# Anyone remember the Scott Endorphin?



## Sunju (Sep 4, 2004)

My LBS has a slightly used Scott Endorphin for sale. I remember this bike from the mid 90's. It is made of carbon fiber, it is a "soft tail" as it has about 3/4 inch flex built into the chainstays. It looks to be in good condition, no cracks or pealing of the laquer. Anyone remember if there were any problems with this frame? Such as breaking etc. I can get it for about $200 USD. Also, I am a Clyde at around 250lbs, would this pose a problem for the frame. I intend to ride it mostly trail and road, no jumps, hucks, or barn storming. Thanks alot.


----------



## scant (Jan 5, 2004)

my mechanic mate rowan had 1. after a few years noticed masses of tiny hairline cracks @ pretty much every "tube" intersection. scott wouldnt warranty it either. he used it for about a year as a winter bike until it became real flexy... at which point he stopped using it!


----------



## Sunju (Sep 4, 2004)

scant said:


> my mechanic mate rowan had 1. after a few years noticed masses of tiny hairline cracks @ pretty much every "tube" intersection. scott wouldnt warranty it either. he used it for about a year as a winter bike until it became real flexy... at which point he stopped using it!

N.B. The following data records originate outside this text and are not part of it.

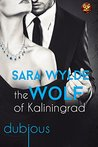 The Wolf of Kaliningrad (Dubious Book 3)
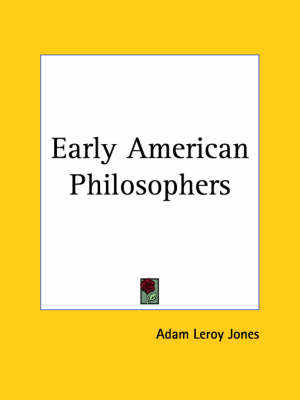 Early American Philosophers (1898) by Adam Leroy Jones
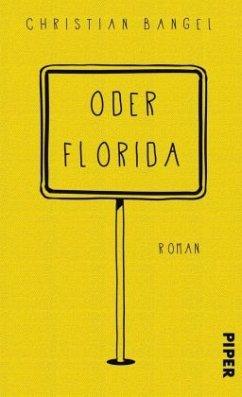 Oder Florida - Bangel, Christian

 Thank you for the information. I think I will pass on it. It also needs a special derailure and other not so easy to locate items. Thanks


----------



## Sideknob (Jul 14, 2005)

*Endorphin*

One 'o' these?:


----------



## GoldenG (Feb 18, 2011)

Oops


----------



## Rumpfy (Dec 21, 2003)

Yours looks very pixelated.


----------



## ameybrook (Sep 9, 2006)

Braiiiiins


----------



## Uncle Grumpy (Oct 20, 2005)

ameybrook said:


> Braiiiiins


This is the Vintage board. Around here we like our bikes pre-1996 and our threads pre-2010. 

I think it's great that people are finding old threads and adding to them after years have passed, instead of starting a new thread. Oh, except when someone was selling a bike in 2008 and someone pipes up to ask if it's still for sale. Ha!

Grumps


----------



## mik_git (Feb 4, 2004)

Rumpfy said:


> Yours looks very pixelated.


I think that was an issue with the very early ones, they solved it by the team version

eg, no pixelationa t all...or background either for that matter... very fast.


----------